The exhibit, an interactive DVD including audio interviews with survivors of the bombing, will be on view at the Joan and Donald E. Axinn Library in April and May. An opening reception will be held on April 25, one day before the 70th anniversary of the attacks
The reception features keynote speaker Professor Sally Charnow, a performance of The Guernica Trio by Spanish composer Octavio Vasquez, a viewing of student painting Guernica by Patrick Anglin, and an introduction to the exhibit by creators Matthew Ferry and Michael LaFemina.
The bombing of Guernica was a massacre of hundreds of innocent civilians and 70 years later, the effects it had on the Basque people are still being felt. The event inspired Pablo Picasso to commemorate the dead and the attack with an immense black and white mural measuring eleven-and-one-half-foot tall and almost twenty-six feet wide. Painted in oil, Picasso dubbed the mural “Guernica.”
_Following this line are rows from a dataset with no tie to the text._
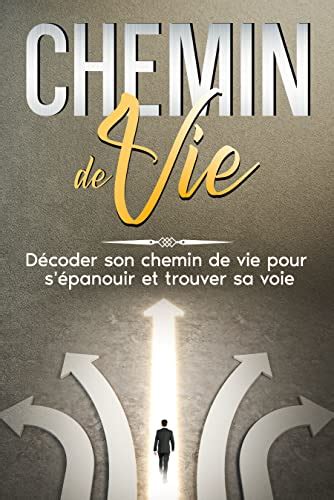 Chemin De Vie D Coder Son Chemin De Vie Pour S Panouir Et Trouver Sa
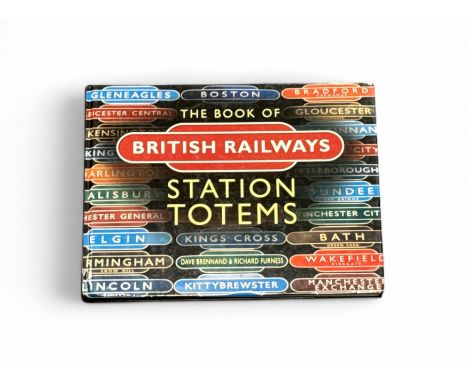 The Book of British Railways Station Totems hardback by D Brennand &amp; R Furness, 1st edition, pp. 212, pub. 2002 Sutton Pu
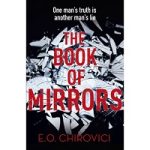The Book of Mirrors by E. O. Chirovici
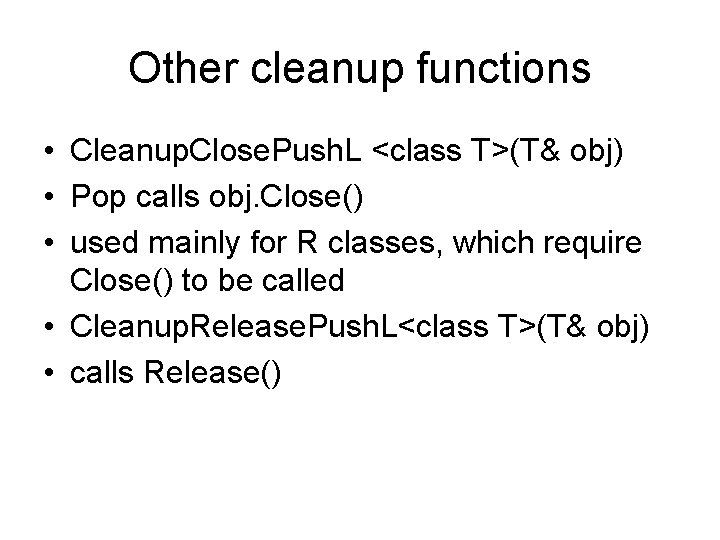 Other cleanup functions • Cleanup. Close. Push. L <class T>(T& obj) • Pop calls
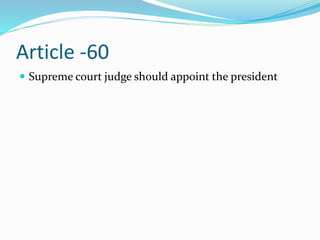 Article -60
 Supreme court judge should appoint the president
 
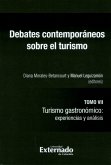 Debates contemporáneos sobre el turismo Tomo VII (eBook, ePUB)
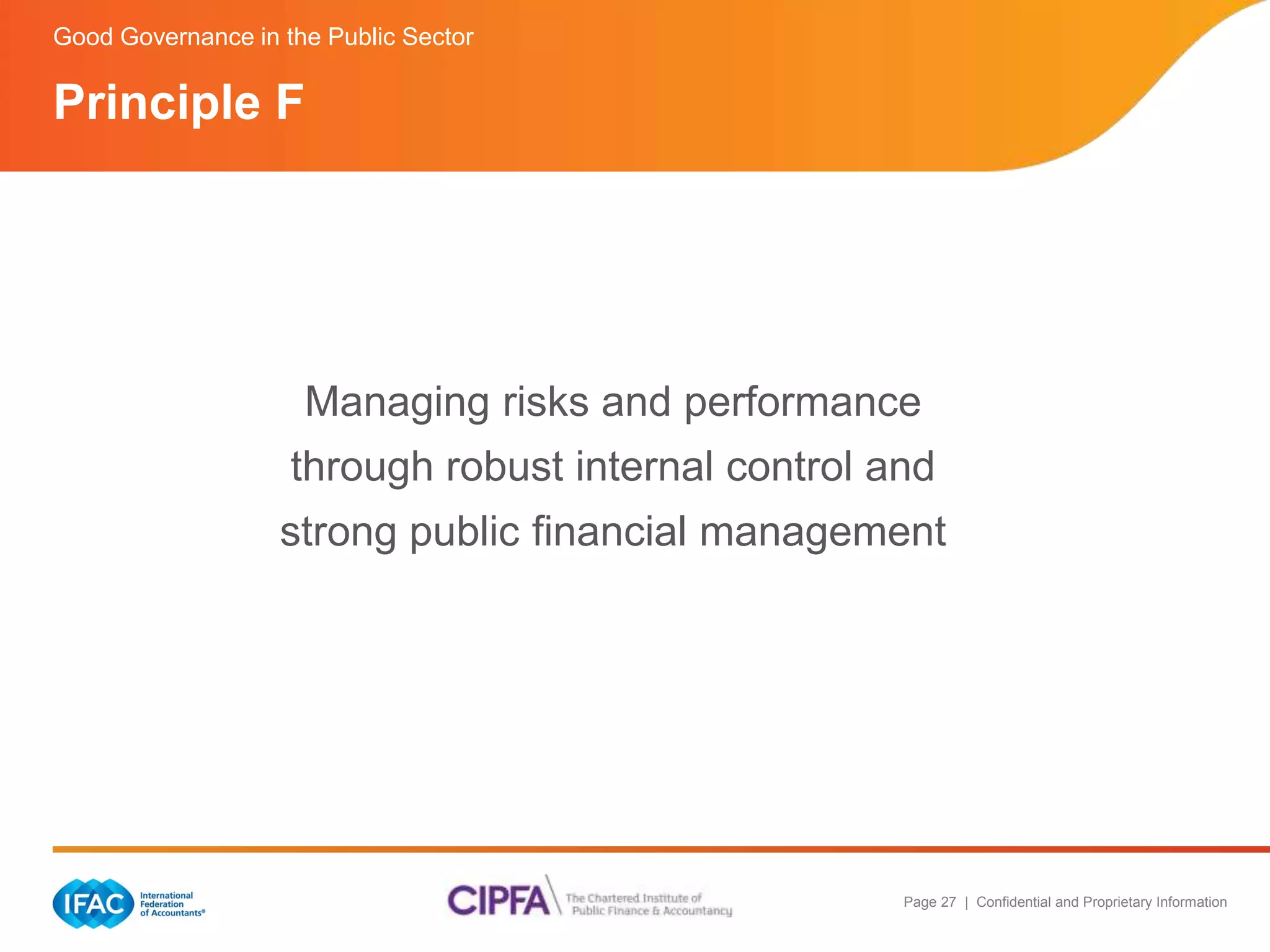 Good Governance in the Public Sector 
Managing risks and performance 
through robust internal control and 
strong public financial management 
Page 27 | Confidential and Proprietary Information 
Principle F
In December, Matthew Ferry and Michael, with the collaborative assistance of the Hofstra University Museum, the Joan and Donald E. Axinn Library and Hofstra Honors College, traveled to Spain where they did original research - interviewing survivors of the bombing, citizens of Gernika, visitors to the town, and artists, in addition to meeting with the director of the Gernika Peace Museum and the director of the Gernika Gogoratuz research center.
“This project began as a final project to a seminar on history and memory. Our original intent was to capture the memories of a generation afflicted by a bombing during the Spanish Civil War and nearly forty years of dictatorship,” said Michael. “However, after traveling to Spain and interviewing a number of people, we realized that there were other important questions that were begging to be asked.”
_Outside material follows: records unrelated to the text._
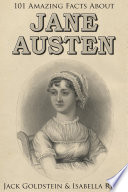 101 Amazing Facts about Jane Austen /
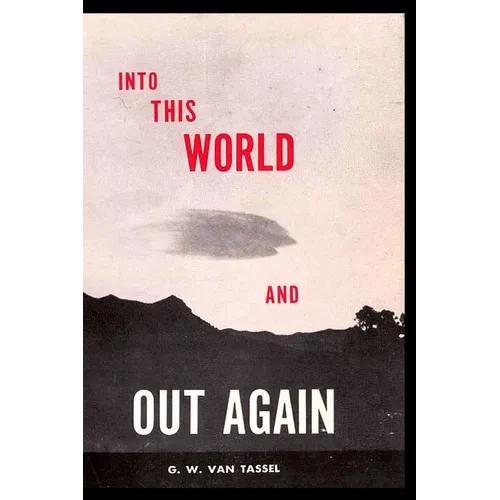 Into This World and Out Again: A modern proof of the origin of humanity and its retrogression from the original creation of man. Verified by the Holy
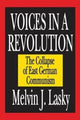 Book cover of: Voices in a Revolution. By: Melvin J. Lasky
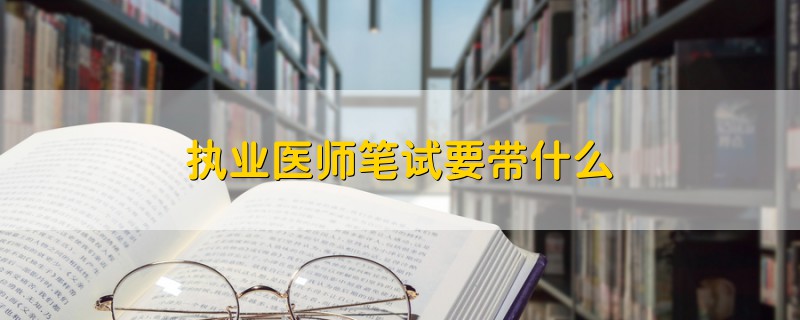 執(zhí)業(yè)醫(yī)師筆試要帶什么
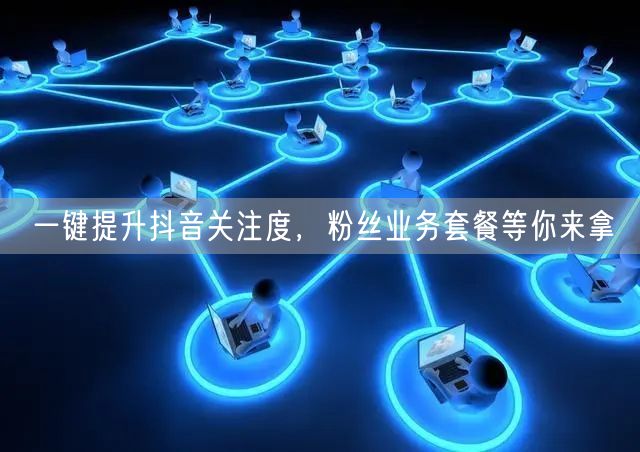 一键提升抖音关注度，粉丝业务套餐等你来拿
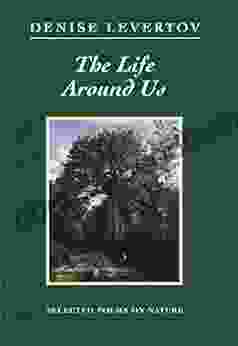 The Life Around Us: Selected Poems on Nature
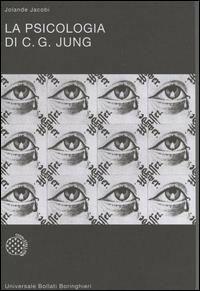 La psicologia di Carl G. Jung - Jolande Jacobi - Libro Bollati Boringhieri 1977, Universale Bollati Boringhieri-S. scient. | Libraccio.it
Some of those questions that Michael and Matthew sought to answer with this project are:
- How does memory survive the oppressive censorship of a dictator?
- What do survivors remember?
- How has Picasso’s “Guernica” become a way to remember this piece of Spanish history, specifically for those with no cultural or personal connection to the events that transpired?
Their DVD exhibition (developed and mounted with guidance from the Hofstra University Museum) explores these questions with a multimedia expression that juxtaposes various pathways to history while focusing on the roles of memory and art as windows to the past.
“By gathering a collection of shared experiences, we hope that this exhibit contains various perspectives and memories of the bombing of Gernika, the Spanish Civil War, and the dictatorship under Franco,” said Matthew. “Our hope is that this project allows those who have no connection with the events and this society to look through these windows and find a connection.”